Denis Marconato nella sua lunga carriera ha vinto tutto. Nella squadra campione d’Italia arriva come dodicesimo e per ultimo in ordine di tempo, ma chi lo conosce scommette che non sarà ultimo in niente. Anzi. Firmato giovedì, il centro che ha fatto la fortuna di Treviso, Siena e tanti altri club anche europei, oltre che della Nazionale, sbarca a Sassari con la famiglia (moglie e due figlie, una di 2 anni e mezzo e l’altra di 12 anni) con le idee chiarissime, pronto a rendersi utile in campo e nello spogliatoio ma deciso anche a scoprirsi ricambiato da quella che ha scelto come sua nuova squadra.

Doveva essere Nika Metreveli, a chiudere il roster biancoblù 2015-2016, ma ci sono stati problemi di status, legati al fatto che non è più studente. Serviva un italiano ed ecco che arriva un grande italiano, un grande azzurro. Grande, soprattutto, per centimetri e muscoli. Oltre che per esperienza.

Con quale spirito comincia questa nuova avventura?

«Ho 40 anni, ho risposto con grande piacere alla chiamata. Arrivo nella squadra che l’anno scorso ha vinto tutto e che quest’anno giocherà l’Eurolega e so già che dovrò dare una mano ai giovani. Ma anche agli americani. A loro in particolare bisogna far capire come si gioca in Europa e cosa vuol dire vincere. In tanti arrivano qui pensando di saperlo già ma da imparare c’è tanto, e soprattutto bisogna imparare come lavorare duro per vincere».

Ha un curriculum da paura, tra scudetti e coppe, allori europei con i club e con la nazionale. Non si sarà stancato?

«Di vincere non ci si stanca mai ed è anche per questo che ho accettato Sassari: spero di vincere qualcosa anche quest’anno. Mi metterò subito al lavoro con i ragazzi per stimolarli, per fargli vedere sul campo che a 40 anni gioco ancora, che mi alleno forte e che per vincere bisogna mettercela tutta».
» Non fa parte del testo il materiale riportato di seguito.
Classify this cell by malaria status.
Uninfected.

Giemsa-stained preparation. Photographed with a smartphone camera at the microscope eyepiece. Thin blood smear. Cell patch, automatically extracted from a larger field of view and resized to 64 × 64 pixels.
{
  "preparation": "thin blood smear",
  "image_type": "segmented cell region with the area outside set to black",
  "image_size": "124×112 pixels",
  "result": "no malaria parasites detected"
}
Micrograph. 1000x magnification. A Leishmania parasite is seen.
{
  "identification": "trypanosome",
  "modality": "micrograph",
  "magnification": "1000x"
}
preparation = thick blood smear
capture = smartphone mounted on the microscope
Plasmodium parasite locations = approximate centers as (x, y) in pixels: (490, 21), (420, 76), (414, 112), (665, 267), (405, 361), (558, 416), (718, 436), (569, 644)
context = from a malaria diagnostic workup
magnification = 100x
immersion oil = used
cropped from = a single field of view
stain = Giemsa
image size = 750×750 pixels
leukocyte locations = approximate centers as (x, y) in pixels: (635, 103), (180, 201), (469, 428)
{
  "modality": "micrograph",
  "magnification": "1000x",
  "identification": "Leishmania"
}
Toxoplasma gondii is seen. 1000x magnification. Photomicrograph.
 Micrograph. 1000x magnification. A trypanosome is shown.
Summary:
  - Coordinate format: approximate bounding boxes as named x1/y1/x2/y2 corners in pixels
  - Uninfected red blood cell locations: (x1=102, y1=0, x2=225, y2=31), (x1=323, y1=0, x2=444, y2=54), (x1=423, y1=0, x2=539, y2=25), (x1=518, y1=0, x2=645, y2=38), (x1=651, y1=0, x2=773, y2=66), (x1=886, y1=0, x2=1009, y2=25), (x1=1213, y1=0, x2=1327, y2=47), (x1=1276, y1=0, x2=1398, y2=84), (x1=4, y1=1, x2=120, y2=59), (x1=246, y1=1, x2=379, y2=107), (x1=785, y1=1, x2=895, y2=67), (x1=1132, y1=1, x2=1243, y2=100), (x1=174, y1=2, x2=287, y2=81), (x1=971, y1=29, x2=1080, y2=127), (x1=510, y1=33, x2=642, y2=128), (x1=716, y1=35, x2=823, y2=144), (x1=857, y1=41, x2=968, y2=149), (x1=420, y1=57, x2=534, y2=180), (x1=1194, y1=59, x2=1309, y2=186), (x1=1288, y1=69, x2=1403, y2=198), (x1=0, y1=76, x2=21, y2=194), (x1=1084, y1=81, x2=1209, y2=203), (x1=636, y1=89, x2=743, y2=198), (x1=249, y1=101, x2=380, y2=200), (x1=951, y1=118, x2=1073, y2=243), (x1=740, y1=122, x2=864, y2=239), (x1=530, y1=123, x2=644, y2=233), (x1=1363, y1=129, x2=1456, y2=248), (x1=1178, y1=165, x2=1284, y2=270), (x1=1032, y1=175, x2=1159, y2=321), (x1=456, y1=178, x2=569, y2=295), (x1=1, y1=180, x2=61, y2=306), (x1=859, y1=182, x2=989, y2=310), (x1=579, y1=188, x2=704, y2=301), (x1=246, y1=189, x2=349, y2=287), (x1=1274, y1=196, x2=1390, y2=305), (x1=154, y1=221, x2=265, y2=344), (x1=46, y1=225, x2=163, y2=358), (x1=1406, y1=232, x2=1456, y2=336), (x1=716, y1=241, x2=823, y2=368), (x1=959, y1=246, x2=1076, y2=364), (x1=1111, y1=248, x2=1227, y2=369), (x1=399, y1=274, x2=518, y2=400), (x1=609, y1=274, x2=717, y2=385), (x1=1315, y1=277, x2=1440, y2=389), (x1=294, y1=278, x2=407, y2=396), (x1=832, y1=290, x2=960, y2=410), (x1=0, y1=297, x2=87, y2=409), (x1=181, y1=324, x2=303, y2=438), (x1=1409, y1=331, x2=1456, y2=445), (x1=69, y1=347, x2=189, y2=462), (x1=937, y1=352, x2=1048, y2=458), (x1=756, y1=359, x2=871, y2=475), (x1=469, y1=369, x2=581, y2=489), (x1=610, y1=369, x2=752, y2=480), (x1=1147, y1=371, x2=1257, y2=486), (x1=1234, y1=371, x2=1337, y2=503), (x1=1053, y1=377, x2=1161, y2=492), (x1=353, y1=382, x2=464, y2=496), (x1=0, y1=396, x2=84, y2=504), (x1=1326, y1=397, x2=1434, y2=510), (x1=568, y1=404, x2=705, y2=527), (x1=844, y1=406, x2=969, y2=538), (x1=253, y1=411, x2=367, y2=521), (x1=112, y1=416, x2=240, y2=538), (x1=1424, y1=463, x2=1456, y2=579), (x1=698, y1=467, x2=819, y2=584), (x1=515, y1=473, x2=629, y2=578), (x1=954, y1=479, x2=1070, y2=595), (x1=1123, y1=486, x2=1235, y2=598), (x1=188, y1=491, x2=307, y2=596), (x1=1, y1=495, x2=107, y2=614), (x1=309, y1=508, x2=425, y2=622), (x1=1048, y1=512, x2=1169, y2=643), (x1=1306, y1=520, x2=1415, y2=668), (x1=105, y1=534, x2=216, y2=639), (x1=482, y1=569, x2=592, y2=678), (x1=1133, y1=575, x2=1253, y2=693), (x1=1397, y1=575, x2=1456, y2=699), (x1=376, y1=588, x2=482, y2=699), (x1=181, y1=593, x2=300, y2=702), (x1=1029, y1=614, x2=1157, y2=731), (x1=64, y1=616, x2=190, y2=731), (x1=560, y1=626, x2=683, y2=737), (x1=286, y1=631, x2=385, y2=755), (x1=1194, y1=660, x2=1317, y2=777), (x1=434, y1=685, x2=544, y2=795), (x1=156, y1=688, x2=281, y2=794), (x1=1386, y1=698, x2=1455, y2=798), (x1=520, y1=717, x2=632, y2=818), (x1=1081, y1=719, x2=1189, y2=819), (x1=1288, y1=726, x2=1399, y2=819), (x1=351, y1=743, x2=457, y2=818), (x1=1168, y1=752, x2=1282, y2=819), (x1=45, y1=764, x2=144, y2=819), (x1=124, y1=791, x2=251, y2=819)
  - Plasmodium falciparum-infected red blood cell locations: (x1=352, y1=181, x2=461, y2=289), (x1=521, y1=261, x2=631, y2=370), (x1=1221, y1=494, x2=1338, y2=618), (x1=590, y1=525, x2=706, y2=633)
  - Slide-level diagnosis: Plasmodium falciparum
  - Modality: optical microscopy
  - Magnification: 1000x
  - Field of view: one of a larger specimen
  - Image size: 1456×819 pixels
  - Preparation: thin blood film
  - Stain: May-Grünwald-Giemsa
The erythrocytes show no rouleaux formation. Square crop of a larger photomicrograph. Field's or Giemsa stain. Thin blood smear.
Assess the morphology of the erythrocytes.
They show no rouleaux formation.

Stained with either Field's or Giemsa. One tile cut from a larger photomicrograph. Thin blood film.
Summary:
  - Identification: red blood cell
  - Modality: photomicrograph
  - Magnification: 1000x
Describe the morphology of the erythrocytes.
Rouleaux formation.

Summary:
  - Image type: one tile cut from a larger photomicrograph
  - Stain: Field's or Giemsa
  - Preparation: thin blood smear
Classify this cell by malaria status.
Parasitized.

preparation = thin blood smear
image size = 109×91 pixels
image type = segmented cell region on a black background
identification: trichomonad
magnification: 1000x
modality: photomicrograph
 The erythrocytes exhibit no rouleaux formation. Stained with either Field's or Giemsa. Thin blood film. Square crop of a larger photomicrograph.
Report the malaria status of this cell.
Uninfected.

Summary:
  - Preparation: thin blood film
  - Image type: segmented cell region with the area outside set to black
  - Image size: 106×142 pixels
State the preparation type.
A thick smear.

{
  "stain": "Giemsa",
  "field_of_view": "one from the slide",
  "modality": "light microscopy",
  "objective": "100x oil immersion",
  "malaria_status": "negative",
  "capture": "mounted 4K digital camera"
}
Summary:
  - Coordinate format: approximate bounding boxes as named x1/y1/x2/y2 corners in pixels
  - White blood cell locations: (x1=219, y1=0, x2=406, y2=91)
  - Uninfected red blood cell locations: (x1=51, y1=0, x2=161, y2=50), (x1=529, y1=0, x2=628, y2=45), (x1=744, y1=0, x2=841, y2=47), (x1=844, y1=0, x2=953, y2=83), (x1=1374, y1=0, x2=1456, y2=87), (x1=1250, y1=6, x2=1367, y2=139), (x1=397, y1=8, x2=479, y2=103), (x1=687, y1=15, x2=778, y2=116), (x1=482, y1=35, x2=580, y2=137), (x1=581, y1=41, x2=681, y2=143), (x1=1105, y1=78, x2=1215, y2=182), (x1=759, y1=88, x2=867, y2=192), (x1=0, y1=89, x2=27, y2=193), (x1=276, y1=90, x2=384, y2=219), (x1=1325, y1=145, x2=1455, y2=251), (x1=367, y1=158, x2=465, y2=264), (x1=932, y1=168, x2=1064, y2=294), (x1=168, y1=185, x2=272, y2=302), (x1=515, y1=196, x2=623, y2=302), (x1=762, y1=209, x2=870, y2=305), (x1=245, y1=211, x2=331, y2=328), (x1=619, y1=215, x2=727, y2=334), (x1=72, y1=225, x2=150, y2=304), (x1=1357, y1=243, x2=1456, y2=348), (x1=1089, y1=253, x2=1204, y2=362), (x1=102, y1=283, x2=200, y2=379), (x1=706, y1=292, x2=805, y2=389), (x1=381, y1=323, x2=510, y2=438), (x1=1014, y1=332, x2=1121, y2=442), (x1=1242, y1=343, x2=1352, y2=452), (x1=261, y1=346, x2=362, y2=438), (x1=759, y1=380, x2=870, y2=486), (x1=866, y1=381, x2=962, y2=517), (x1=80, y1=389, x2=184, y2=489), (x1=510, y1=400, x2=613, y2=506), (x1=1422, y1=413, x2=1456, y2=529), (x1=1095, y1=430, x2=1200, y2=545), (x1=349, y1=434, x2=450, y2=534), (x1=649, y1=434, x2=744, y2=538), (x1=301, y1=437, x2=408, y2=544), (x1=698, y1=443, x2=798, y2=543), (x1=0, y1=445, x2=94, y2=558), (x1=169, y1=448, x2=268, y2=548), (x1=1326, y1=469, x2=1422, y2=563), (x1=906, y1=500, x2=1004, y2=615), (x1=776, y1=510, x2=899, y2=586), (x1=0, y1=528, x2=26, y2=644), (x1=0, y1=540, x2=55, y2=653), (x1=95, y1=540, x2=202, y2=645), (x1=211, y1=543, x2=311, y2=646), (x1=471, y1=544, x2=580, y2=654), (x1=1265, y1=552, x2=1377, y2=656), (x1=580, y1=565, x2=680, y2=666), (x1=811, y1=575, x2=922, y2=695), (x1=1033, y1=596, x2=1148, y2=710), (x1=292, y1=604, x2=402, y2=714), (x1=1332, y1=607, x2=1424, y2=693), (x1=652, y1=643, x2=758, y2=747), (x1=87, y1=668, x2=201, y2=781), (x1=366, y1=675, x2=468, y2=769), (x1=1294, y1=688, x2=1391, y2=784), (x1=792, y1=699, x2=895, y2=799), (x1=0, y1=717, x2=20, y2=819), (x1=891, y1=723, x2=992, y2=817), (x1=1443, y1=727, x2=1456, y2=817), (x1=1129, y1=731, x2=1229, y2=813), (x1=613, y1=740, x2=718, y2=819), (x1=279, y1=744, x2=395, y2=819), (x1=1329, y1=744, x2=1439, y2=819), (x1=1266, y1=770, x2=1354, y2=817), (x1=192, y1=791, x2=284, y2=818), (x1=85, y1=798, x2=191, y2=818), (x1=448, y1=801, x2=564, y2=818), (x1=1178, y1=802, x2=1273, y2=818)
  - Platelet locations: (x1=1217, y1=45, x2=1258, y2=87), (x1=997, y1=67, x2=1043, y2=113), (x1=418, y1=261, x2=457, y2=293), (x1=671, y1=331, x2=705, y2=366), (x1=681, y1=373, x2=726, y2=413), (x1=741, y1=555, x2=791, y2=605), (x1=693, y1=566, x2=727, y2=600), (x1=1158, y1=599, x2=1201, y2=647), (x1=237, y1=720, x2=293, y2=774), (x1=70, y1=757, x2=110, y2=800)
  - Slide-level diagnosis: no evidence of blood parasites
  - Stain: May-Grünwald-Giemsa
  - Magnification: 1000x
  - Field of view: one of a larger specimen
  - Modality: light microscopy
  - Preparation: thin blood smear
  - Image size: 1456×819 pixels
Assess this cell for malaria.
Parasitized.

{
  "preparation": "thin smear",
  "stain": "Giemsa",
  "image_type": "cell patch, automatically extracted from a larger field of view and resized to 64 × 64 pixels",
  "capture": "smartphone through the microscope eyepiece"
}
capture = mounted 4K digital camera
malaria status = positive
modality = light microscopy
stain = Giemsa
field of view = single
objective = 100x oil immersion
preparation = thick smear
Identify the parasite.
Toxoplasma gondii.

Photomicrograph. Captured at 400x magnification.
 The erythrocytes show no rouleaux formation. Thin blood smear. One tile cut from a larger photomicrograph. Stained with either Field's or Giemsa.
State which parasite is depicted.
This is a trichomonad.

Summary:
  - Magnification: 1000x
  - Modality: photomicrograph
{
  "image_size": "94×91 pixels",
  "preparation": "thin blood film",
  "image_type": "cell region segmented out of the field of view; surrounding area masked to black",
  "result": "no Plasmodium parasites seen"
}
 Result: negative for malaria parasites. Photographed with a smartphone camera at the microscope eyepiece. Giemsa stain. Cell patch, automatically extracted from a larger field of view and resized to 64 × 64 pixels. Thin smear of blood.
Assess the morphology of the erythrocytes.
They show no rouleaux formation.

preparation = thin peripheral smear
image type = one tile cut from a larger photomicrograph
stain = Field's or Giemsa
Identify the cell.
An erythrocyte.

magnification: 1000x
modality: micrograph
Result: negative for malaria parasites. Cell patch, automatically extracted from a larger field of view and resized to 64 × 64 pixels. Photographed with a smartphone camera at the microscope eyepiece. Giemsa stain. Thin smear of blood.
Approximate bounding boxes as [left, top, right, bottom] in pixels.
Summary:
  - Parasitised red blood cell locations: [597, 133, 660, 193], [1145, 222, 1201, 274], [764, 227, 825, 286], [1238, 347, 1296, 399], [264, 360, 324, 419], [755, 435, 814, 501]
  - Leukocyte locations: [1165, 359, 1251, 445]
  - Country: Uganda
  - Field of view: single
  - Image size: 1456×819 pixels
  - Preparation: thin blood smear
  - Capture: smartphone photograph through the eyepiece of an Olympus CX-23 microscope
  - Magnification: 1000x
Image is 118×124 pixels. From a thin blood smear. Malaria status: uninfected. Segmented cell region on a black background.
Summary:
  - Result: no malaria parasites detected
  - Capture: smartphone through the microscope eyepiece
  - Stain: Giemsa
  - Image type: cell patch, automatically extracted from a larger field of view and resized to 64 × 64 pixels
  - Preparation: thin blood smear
La Dinamo ha per ora perso il quarantenne Vanuzzo e ora trova un altro quarantenne. Da ragazzini siete stati compagni, lei e lo storico capitano della Dinamo.

«Vero, abbiamo giocato insieme un paio d’anni a Treviso nelle giovanili, poi lui è partito per Milano».

Scelte opposte questa estate. Vanuzzo lascia la squadra campione d’Italia per andare in serie B, a Udine, lei lascia Montichiari e la serie B per indossare la canottiera con lo scudetto tricolore.

«La scelta di Manuel un po’ mi ha stupito, ma capisco che volesse giocare ed essere ancora protagonista. In questi ultimi anni ha giocato poco però ha fatto un gran bel lavoro di squadra. Spero di riuscire a fare come lui, che quando entrava lasciava sempre il segno».

Conosce la Dinamo? E il gioco della Dinamo?

«Ho visto i playoff e la finale scudetto, ha un gioco molto veloce. Diciamo che non è proprio il mio gioco, ma ho visto anche le partite di Eurolega e forse lì riuscirò a dare qualche minuto importante sotto canestro per esperienza, muscoli e chili».

Quanto si sente compatibile con il gioco di Sacchetti?

«Guardate che io alla fine mi adatto a tutto. Quello di Meo Sacchetti è un gioco molto libero e a me piace giocare con chi sa giocare a basket, mi piace farmi trovare pronto per l’assist e dare io il passaggio vincente. Mi posso adattare, il problema sarà la velocità, che non posso reggere».

Conosce i nuovi compagni?

«Ho giocato un anno a Siena con d’Ercole, ma tutti gli altri so chi sono».

La Dinamo potrà ripetersi?

«E’ difficilissimo però non è mai detto. Dipende, ma bisogna allenarsi sodo ogni giorno».

Che numero ha scelto?

«L’11. Avrei voluto l’8 ma ce l'ha Jack e comunque va bene, ho sempre avuto l’8 o l’11».

Conosce la Sardegna?

«Ben poco, solo cinque giorni di vacanza a Villasimius dopo una tappa con la Nazionale. E’ una terra da scoprire e lo farò con la famiglia. Ma alla Reyer Venezia il fisioterapista, un sardo, mi ha istruito, mi ha raccontato e spiegato molto e mi ha portato anche un porcetto e un buon limoncino».